Rindo de si mesma ou para si mesma???
Ela se olhou no espelho. Estava gorda, acima do peso. Seu rosto com olheiras nunca antes vistas. Seu rosto com espinhas só vistas na sua primeira fase da adolescência. Seu nariz mais batatinha como jamais fora antes. E os pelos???? Pelos que nunca tivera antes, onde nunca imaginaria que pudesse ter algum dia. Pensou consigo mesma, pra rir de si mesma como ja era de costume: "com estas costeletas podia ganhar uma grana fazendo cover do Elvis!!!".
E riu sozinha de si diante do espelho. Foi tomar banho cansada, morrendo de dor nas pernas. Mal conseguia ficar de pé no chuveiro depois de mais um dia estressante de trabalho. Não ela não trabalhava de pé. Mas tinha que atender o público o dia todo. Velhinhos, gente muito pobre, gente muito rica, gente muito nova, gente muito legal, gente muito chata, mas principalmente gente muito exigente, cheia de direitos, sem nenhum dever...... E aquilo sempre fora meio chato, e agora estava pra lá de cansativo.

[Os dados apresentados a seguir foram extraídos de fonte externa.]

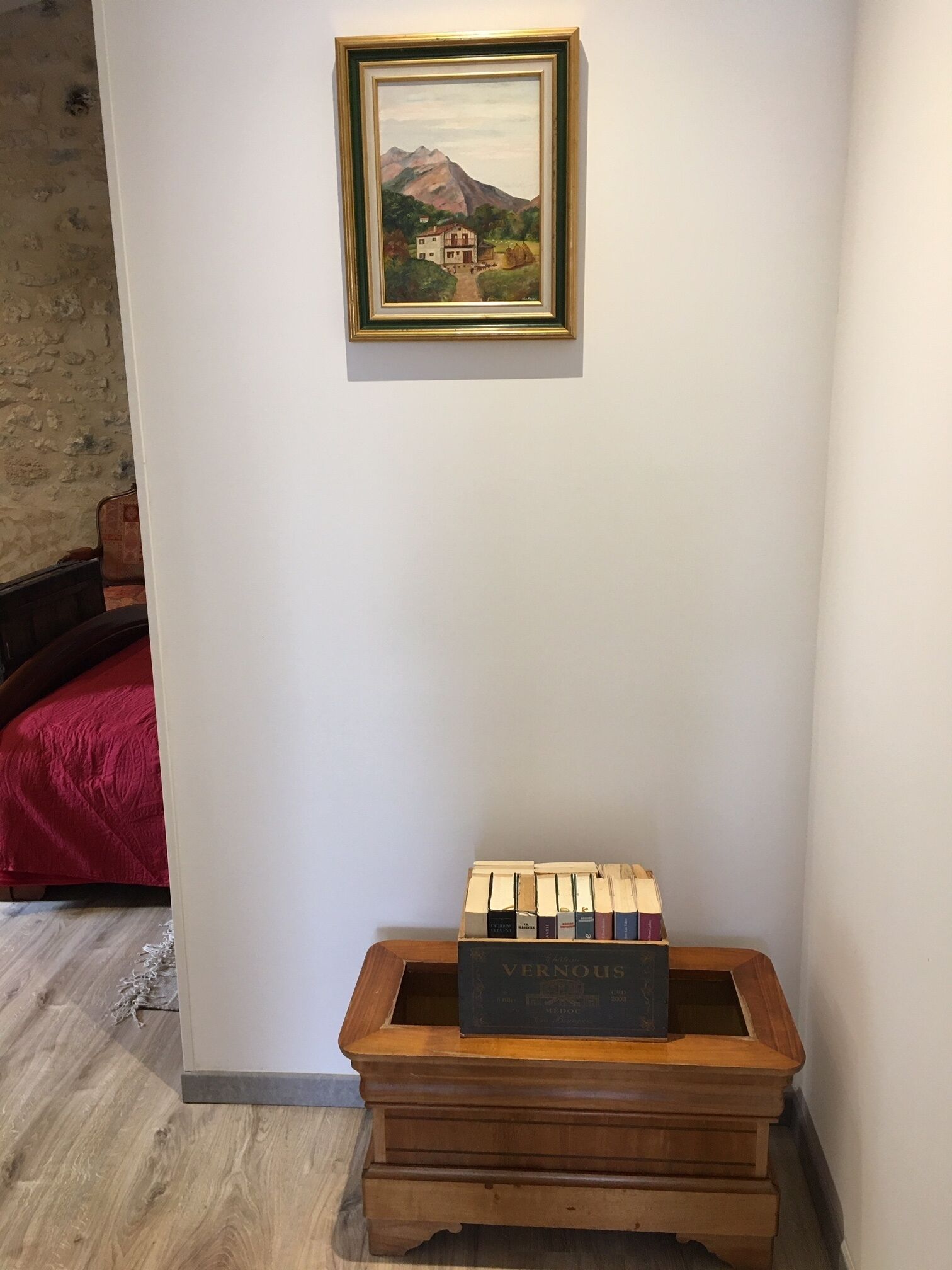 Una habitación con un aparador de madera, un cuadro enmarcado de un paisaje montañoso y una cama roja.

Mas aí ela pensava: "Não estou carregando carvão numa mina, nem cortando cana de baixo de sol, tá bom até." E ria de si mesma. Mas às vezes sentia falta de ar, ou até um pouco de dor por não conseguir ir ao banheiro sempre que precisava.

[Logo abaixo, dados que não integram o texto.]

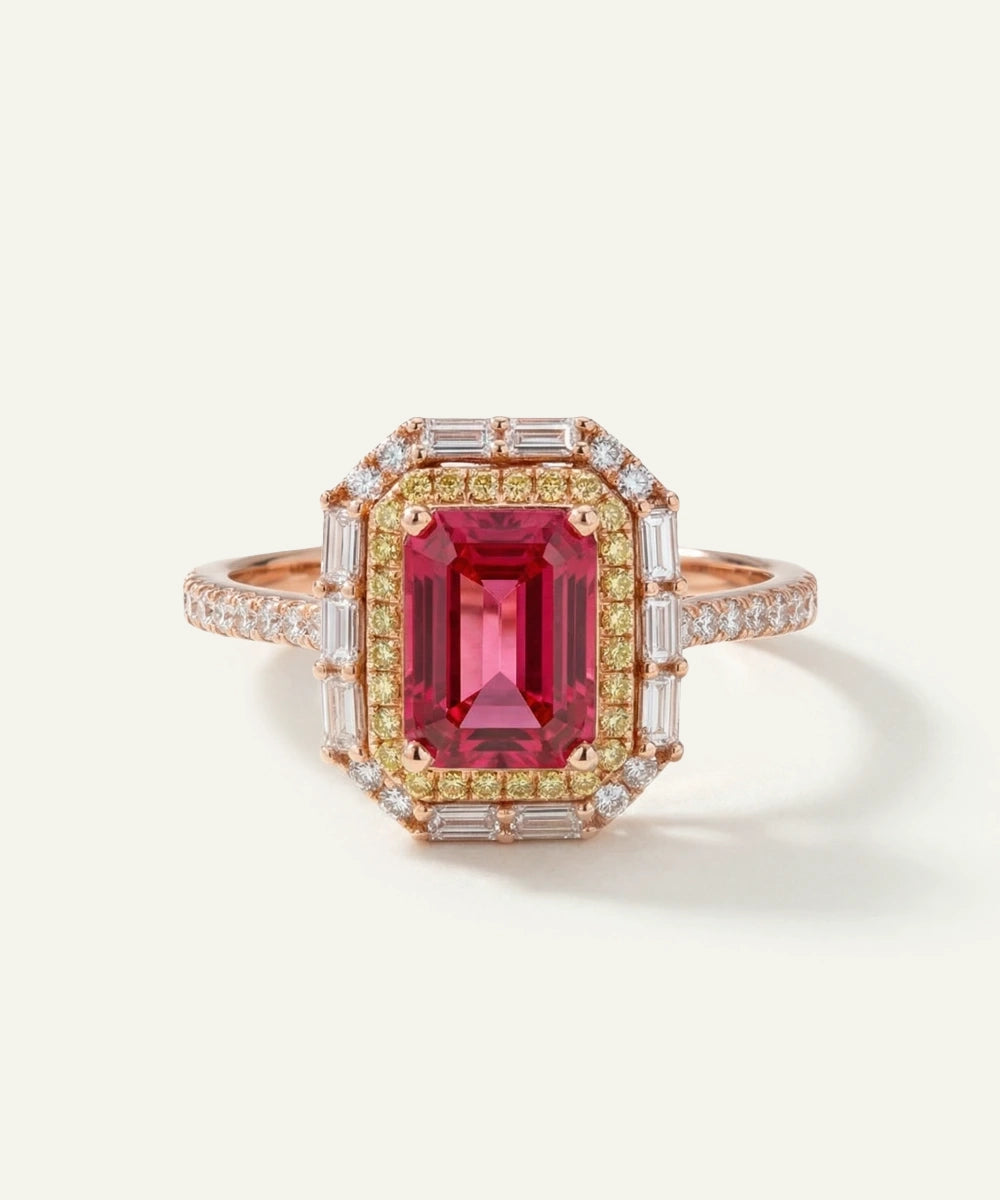 Ring with a red gemstone and gold accents on a white background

Mas voltando ao chuveiro. As pernas doíam, na verdade o pescoço também depois de tanta tensão do dia. Mas nem percebia tanto mais. Olhou para aquele corpinho, que nada tinha de modelo de revista ou atriz de televisão, olhou pra sua barriga saliente, e riu. Estava feliz. E podia dizer pra qualquer um que estava mais feliz do que qualquer uma dessas modelos magérrimas sorridentes de capa de revista.
Sim ela era feliz!
Pensou na sua vida. Nas coisas que queria ter feito e não fez, como todas pessoas pensam. E riu de novo: "se tivesse feito o que queria não teria chegado até este momento". Não era muito velha, mas tinha uma certa sabedoria. Sabia que o que temos, que o que somos, depende do que fizemos. E tudo de ruim que viveu pareceu pequeno, pois sua vida tinha levado ela até este momento.

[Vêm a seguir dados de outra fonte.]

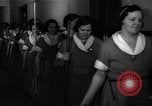 Standbild lange Schlange von uniformierten Zimmermädchen erhalten ihre Reinigungsgeräte United States USA, 1945, aus Sekunde 12 historischem Filmmaterial Videoclip 65675046827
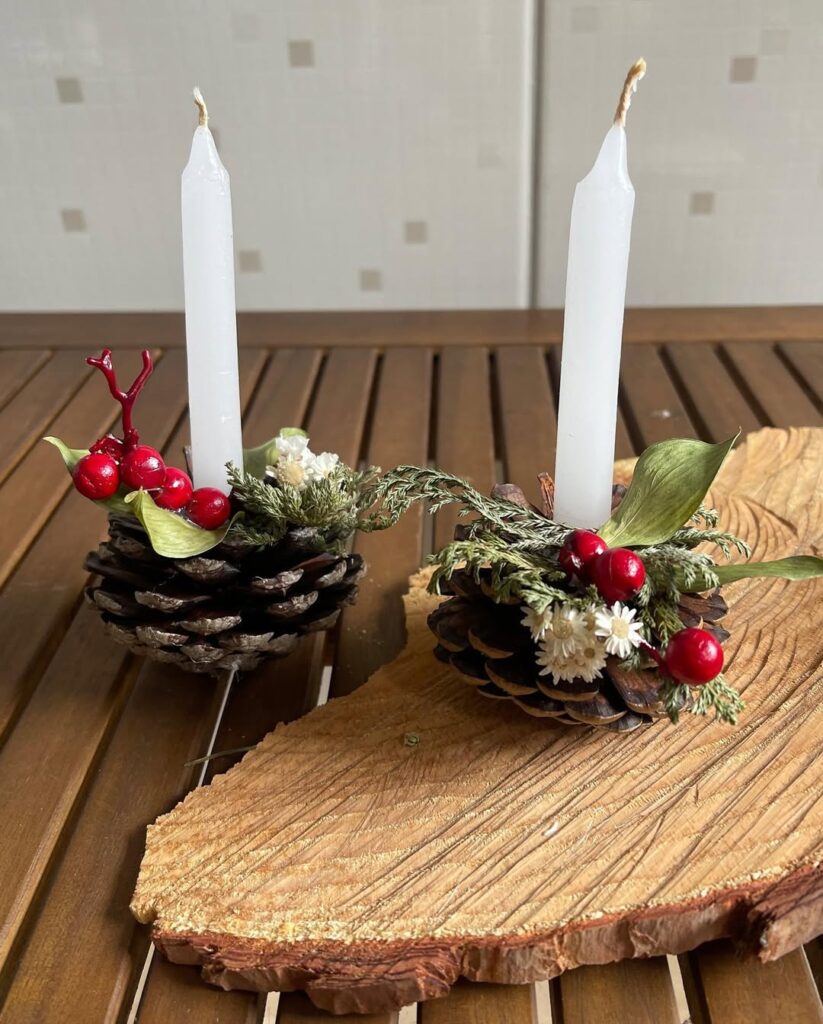 Pinhas decoradas com vela e florzinhas brancas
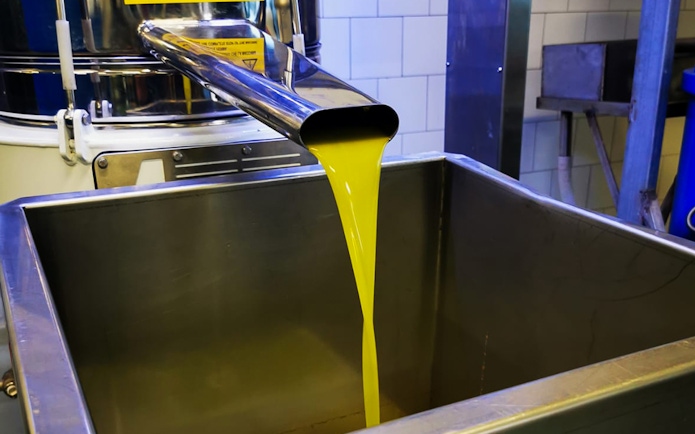 Olive oil flowing into a container during a Mount Etna tour with wine and olive oil tasting.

Jurou pra si mesma seguir os conselhos de seu marido: "Deixe de dar importância pra estas coisas idiotas". E sabia que precisava mesmo fazer isso. Não seria bom agora ter preocupações a toa, ficar ansiosa, passar nervoso, ficar triste. Mas ela não podia mudar sua rotina. Tinha então que mudar a forma que enxergava tudo isso. E jurou que dessa vez mudaria.
Mas dessa vez jurou em voz alta, não foi só em pensamento. Olhou de novo pra sua barriga já meio desengonçada, para o seu umbigo querendo sair pra fora. E disse em alto e bom som, pra que ela pudesse ouvir: "prometo ser uma pessoa melhor pra você!".
Pensou no mundo. Ficou com medo. Pensou nas pessoas que amava. Sentiu consolo. Pensou em si pequenina, com medo de ficar sozinha, com medo de dormir no claro (sim ela era diferente desde pequenininha). Pensou em como seria aquela pessoinha. E pensou: "Como a gente pode amar tanto alguém que a gente nem sabe como é?".
E de novo riu de si mesma. E pensou no quanto era feliz de verdade.